• [Work to do]
Transcribe the entries word for word, starting at the line that contains "According to this" and continuing through the final line of the entries, with both ends included.
[Start Data in this exercise]
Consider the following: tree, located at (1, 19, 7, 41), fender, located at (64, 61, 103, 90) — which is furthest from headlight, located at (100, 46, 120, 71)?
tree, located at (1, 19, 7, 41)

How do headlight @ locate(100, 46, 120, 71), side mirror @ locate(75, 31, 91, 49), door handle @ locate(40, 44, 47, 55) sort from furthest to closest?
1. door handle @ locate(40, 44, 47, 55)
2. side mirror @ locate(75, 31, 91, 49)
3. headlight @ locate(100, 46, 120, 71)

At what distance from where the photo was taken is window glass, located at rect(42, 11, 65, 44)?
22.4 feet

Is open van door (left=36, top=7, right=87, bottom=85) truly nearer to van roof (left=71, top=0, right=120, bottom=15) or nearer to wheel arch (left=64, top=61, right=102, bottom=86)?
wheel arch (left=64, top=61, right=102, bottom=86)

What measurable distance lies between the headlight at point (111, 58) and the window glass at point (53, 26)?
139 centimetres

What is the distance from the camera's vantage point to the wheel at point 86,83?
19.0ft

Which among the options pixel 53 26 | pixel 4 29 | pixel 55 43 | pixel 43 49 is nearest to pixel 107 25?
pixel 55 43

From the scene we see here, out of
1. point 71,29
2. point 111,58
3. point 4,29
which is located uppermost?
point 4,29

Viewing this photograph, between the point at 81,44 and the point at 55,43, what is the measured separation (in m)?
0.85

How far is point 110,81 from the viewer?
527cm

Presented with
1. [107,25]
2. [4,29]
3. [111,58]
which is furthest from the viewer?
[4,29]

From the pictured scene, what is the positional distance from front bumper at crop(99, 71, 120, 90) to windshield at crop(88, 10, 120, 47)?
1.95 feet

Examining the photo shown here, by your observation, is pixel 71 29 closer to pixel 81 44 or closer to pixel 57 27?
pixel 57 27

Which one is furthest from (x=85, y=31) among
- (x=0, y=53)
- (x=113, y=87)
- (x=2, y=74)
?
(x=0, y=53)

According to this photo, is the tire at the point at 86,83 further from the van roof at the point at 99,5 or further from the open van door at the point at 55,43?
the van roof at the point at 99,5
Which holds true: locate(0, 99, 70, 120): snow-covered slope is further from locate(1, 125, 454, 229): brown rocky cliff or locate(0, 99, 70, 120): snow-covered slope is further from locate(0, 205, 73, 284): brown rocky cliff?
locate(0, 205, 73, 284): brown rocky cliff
[End Data in this exercise]
• [The response]
According to this photo, is the tire at the point at 86,83 further from the van roof at the point at 99,5 or further from the open van door at the point at 55,43?
the van roof at the point at 99,5
Which holds true: locate(0, 99, 70, 120): snow-covered slope is further from locate(1, 125, 454, 229): brown rocky cliff or locate(0, 99, 70, 120): snow-covered slope is further from locate(0, 205, 73, 284): brown rocky cliff?
locate(0, 205, 73, 284): brown rocky cliff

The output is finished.